Economic data demonstrates China’s continued resilience
On Monday, China released a swathe of economic data for October, surpassing expectations by economists. Its retail sales had grown by 4.9% year on year compared to an estimated 3.5%, while industrial production increased by 3.5%, up 0.4% from the previous month and an improvement on the prediction of 3.1%. Finally, fixed asset investment grew by 6.1%, which is relatively consistent with the estimated 6.2% but short of the forecasted 7.3%.

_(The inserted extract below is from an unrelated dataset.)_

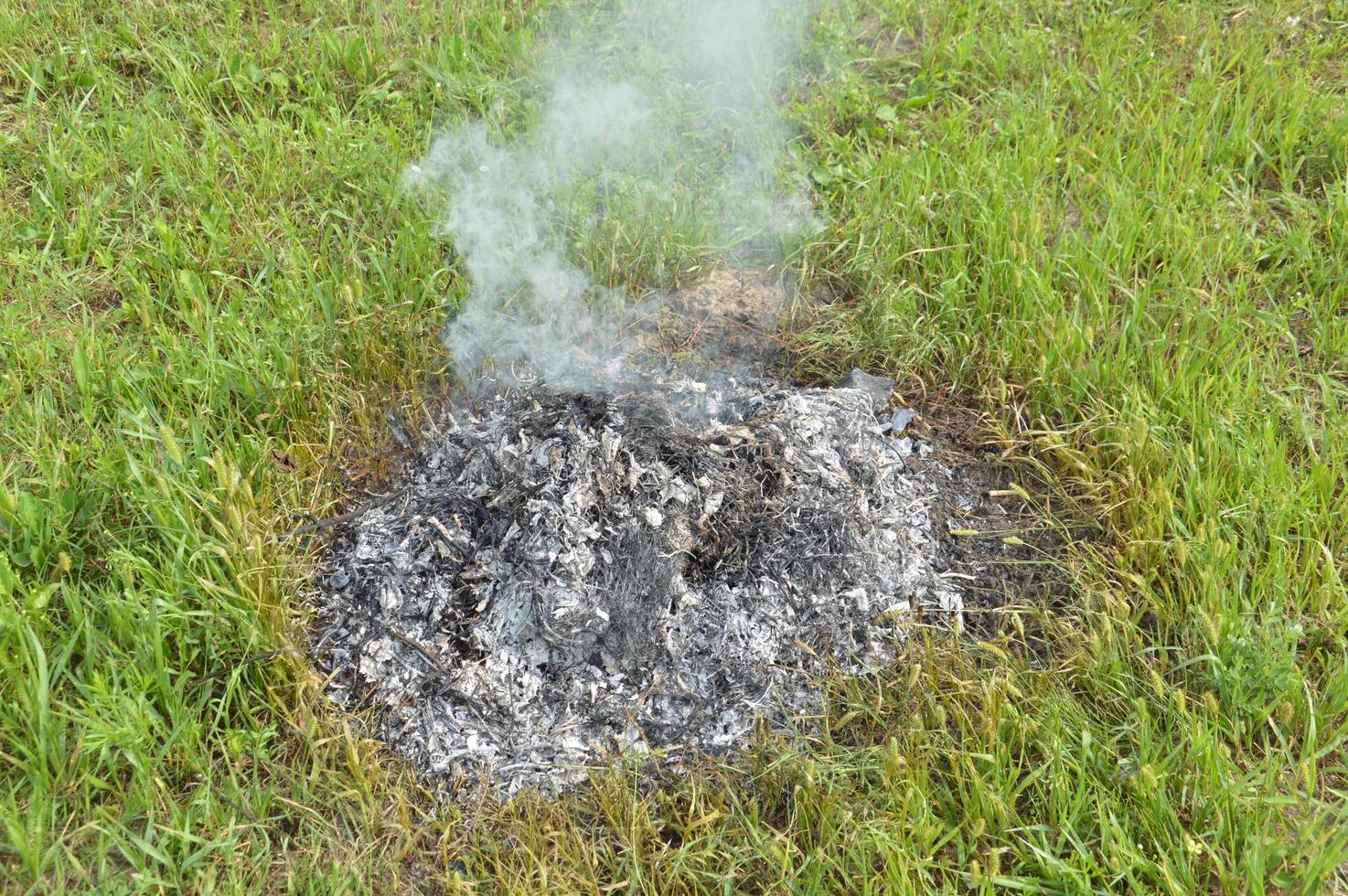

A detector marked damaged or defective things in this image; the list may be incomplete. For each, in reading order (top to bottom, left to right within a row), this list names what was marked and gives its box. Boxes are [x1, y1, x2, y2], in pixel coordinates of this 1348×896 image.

burnt debris [312, 374, 970, 792]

The data demonstrates the continued resilience of the Chinese economy and its ability to face challenges, especially in regard to the keystones of growth: manufacturing, exports, and consumption.
Throughout the month of October, much was made of a global commodity crisis, which caused the price of coal to surge. That led to a ripple effect on China’s power supply and caused some factories to shut down due to their enormous energy requirements to fulfill production. Despite challenges, China brought the commodity crisis under control very fast.
By adopting a series of measures, the country dramatically increased its supply and local capacity, punished rumor mongers who were artificially driving prices up for profits, and coordinated price controls. The result is that in the space of a month, state planners had brought the energy problem under control and offset the damage to the industry, allowing growth – which has also been buoyed by strong demand overseas – to recuperate. This proves that it continues to have one of the most resilient and reliable supply chains.
Moreover, China’s consumption was also up faster than expected, demonstrating the success of its pandemic prevention and control. There has been a growing debate in the West surrounding China’s COVID-19 prevention and control policy, arguing that it will ultimately be detrimental to growth and consumption.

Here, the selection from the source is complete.